Artificial Intelligence (AI) wordt realiteit. Slimme ICT-producten die diensten op maat leveren accelereren de digitalisering van de maatschappij. De grote innovaties van de komende jaren –zelfrijdende auto’s, spraakgestuurde virtuele assistenten, autodiagnose systemen, robots die autonoom complexe taken uitvoeren – zijn datagedreven en hebben een AI-component. Dit gaat de rol van professionals in alle domeinen, gezondheidzorg, bouwsector, financiële dienstverlening, maakindustrie, journalistiek, rechtspraak, etc., raken. ICT is niet meer volgend en ondersteunend (een ‘enabling’ technologie), maar de motor die de transformatie van de samenleving in gang zet. Grote bedrijven, overheidsinstanties, het MKB, en de vele startups in de Brainport regio zijn innovatieve datagedreven scenario’s volop aan het verkennen. Dit wordt nog eens versterkt door de democratisering van AI; machine learning en deep learning algoritmes zijn beschikbaar zowel in open source software als in Cloud oplossingen en zijn daarmee toegankelijk voor iedereen. Data science wordt ‘applied’ en verschuift van een PhD specialisme naar een HBO-vaardigheid. Het stadium waarin veel bedrijven nu verkeren is te omschrijven als: “Help, mijn AI-pilot is succesvol. Wat nu?” Deze aanvraag richt zich op het succesvol implementeren van AI binnen de context van softwareontwikkeling.
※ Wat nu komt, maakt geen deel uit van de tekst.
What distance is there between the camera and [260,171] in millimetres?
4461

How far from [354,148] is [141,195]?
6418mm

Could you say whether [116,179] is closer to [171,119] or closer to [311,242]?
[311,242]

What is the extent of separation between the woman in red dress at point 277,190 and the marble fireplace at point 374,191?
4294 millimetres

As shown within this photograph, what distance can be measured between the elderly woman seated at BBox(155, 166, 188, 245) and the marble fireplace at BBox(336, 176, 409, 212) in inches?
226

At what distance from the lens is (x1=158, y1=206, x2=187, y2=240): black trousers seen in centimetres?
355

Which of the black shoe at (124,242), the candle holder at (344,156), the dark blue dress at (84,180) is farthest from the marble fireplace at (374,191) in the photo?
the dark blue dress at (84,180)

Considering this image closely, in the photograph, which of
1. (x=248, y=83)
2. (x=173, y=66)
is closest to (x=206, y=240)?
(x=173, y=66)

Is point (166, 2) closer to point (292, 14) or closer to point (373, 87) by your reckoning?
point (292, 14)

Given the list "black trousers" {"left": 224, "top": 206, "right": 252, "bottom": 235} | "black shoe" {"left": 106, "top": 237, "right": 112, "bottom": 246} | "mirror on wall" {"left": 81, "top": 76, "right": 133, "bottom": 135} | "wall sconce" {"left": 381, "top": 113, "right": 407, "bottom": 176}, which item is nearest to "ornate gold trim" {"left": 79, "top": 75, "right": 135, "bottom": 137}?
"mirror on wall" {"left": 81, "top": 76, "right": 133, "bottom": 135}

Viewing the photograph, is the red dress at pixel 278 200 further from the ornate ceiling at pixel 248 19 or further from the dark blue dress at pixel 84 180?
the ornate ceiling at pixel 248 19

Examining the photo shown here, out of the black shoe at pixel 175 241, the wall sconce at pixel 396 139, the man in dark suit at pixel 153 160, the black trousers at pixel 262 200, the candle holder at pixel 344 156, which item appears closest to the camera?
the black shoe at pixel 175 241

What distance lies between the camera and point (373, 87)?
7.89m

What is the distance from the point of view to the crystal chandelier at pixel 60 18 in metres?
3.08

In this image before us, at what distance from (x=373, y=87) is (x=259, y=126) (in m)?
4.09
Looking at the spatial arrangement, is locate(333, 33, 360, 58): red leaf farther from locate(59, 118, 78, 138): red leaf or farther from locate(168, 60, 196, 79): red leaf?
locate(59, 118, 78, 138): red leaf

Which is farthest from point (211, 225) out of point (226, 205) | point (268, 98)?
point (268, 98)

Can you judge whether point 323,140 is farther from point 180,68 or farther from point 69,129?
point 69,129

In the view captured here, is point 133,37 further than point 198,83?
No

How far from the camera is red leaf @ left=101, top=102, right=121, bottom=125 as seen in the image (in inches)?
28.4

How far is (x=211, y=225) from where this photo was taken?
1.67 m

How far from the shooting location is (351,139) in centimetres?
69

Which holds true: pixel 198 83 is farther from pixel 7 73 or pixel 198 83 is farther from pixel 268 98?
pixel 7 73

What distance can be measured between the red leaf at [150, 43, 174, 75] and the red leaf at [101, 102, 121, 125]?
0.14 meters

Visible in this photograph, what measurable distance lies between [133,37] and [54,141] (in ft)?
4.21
De onderzoeksvraag van dit voorstel is: “Hoe kunnen we state-of-the-art data science methoden en technieken waardevol en verantwoord toepassen ten behoeve van deze slimme lerende ICT-producten?” De postdoc gaat fungeren als een linking pin tussen alle onderzoeksprojecten en opdrachten waarbij studenten ICT-producten met AI (machine learning, deep learning) ontwikkelen voor opdrachtgevers uit de praktijk. Door mee te kijken en mee te denken met de studenten kan de postdoc overzicht en inzicht creëren over alle cases heen. Als er overzicht is kan er daarna ook gestuurd worden op de uit te voeren cases om verschillende deelaspecten samen met de studenten te onderzoeken. Deliverables zijn rapporten, guidelines en frameworks voor praktijk en onderwijs, peer-reviewed artikelen en kennisdelingsevents.